Bagi pencinta basket, nama Viknes mungkin sudah tidak asing. Sebelum berkarier sebagai model, ia dikenal sebagai pebasket berbakat asal Yogyakarta. Alumnus SMA Budi Mulia 2 Yogyakarta tersebut pernah memperkuat tim sekolahnya dalam ajang Honda DBL DI Yogyakarta pada musim 2017 dan 2018. Berkat penampilannya yang impresif, ia berhasil meraih gelar Most Valuable Player (MVP) pada 2018 sebelum mengikuti DBL Camp di Surabaya.

Meski memiliki masa depan yang menjanjikan di dunia olahraga, Viknes justru memilih arah yang berbeda. Keinginannya untuk melanjutkan pendidikan di Prancis membuka jalan menuju dunia yang sama sekali baru. Dari sanalah ia mulai menekuni industri fashion hingga akhirnya mendapat kesempatan bekerja bersama sejumlah rumah mode internasional.
Pencapaian terbarunya hadir lewat peragaan busana “Le Bonheur”, koleksi terbaru Jacquemus yang mengangkat tema tentang kebahagiaan. Koleksi ini menampilkan rancangan khas Simon Porte Jacquemus yang terinspirasi dari suasana pedesaan Prancis, dipadukan dengan siluet minimalis yang selama ini menjadi identitas rumah mode tersebut.

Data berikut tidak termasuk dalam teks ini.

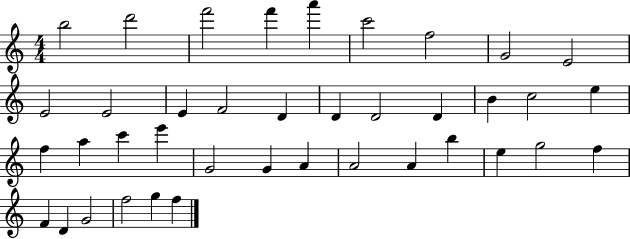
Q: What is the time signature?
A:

Bisa tampil di runway Jacquemus tentu bukan pencapaian yang datang begitu saja. Rumah mode asal Prancis itu dikenal selektif dalam memilih model dan selalu menghadirkan presentasi busana dengan konsep artistik yang menjadi sorotan industri fashion dunia. Kehadiran Viknes di runway tersebut pun menjadi pencapaian tersendiri, sekaligus menambah daftar talenta Indonesia yang sukses menembus panggung mode internasional.

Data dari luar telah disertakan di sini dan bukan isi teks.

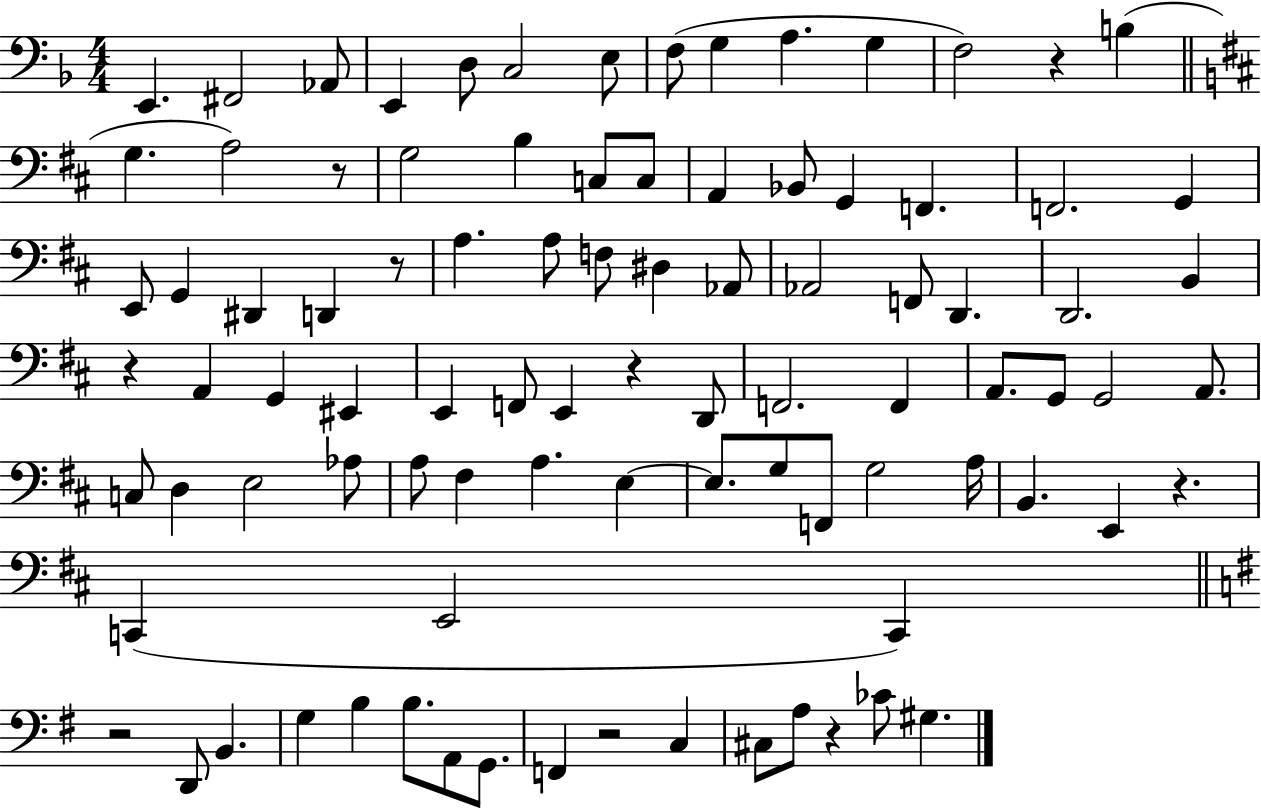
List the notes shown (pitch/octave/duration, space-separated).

E2/q. F#2/h Ab2/e E2/q D3/e C3/h E3/e F3/e G3/q A3/q. G3/q F3/h R/q B3/q G3/q. A3/h R/e G3/h B3/q C3/e C3/e A2/q Bb2/e G2/q F2/q. F2/h. G2/q E2/e G2/q D#2/q D2/q R/e A3/q. A3/e F3/e D#3/q Ab2/e Ab2/h F2/e D2/q. D2/h. B2/q R/q A2/q G2/q EIS2/q E2/q F2/e E2/q R/q D2/e F2/h. F2/q A2/e. G2/e G2/h A2/e. C3/e D3/q E3/h Ab3/e A3/e F#3/q A3/q. E3/q E3/e. G3/e F2/e G3/h A3/s B2/q. E2/q R/q. C2/q E2/h C2/q R/h D2/e B2/q. G3/q B3/q B3/e. A2/e G2/e. F2/q R/h C3/q C#3/e A3/e R/q CES4/e G#3/q.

Di luar dunia modeling, Viknes juga dikenal memiliki ketertarikan pada seni dan desain. Minat tersebut menjadi salah satu alasan yang mendorongnya memilih Prancis sebagai tempat untuk mengembangkan diri. Meski kini berkarier di panggung internasional, ia tetap kerap membagikan kesehariannya yang sederhana melalui media sosial, membuat sosoknya terasa dekat dengan para pengikutnya.


Perjalanan Viknes menjadi bukti bahwa sebuah perubahan arah bukan berarti meninggalkan mimpi. Justru, keberanian untuk mencoba hal baru dapat membuka peluang yang sebelumnya tak pernah terpikirkan. Dari seorang MVP basket di Yogyakarta hingga melangkah di runway Jacquemus, kisahnya menunjukkan bahwa kerja keras, konsistensi, dan keberanian mengambil kesempatan mampu membawa seseorang melampaui batas yang pernah ia bayangkan.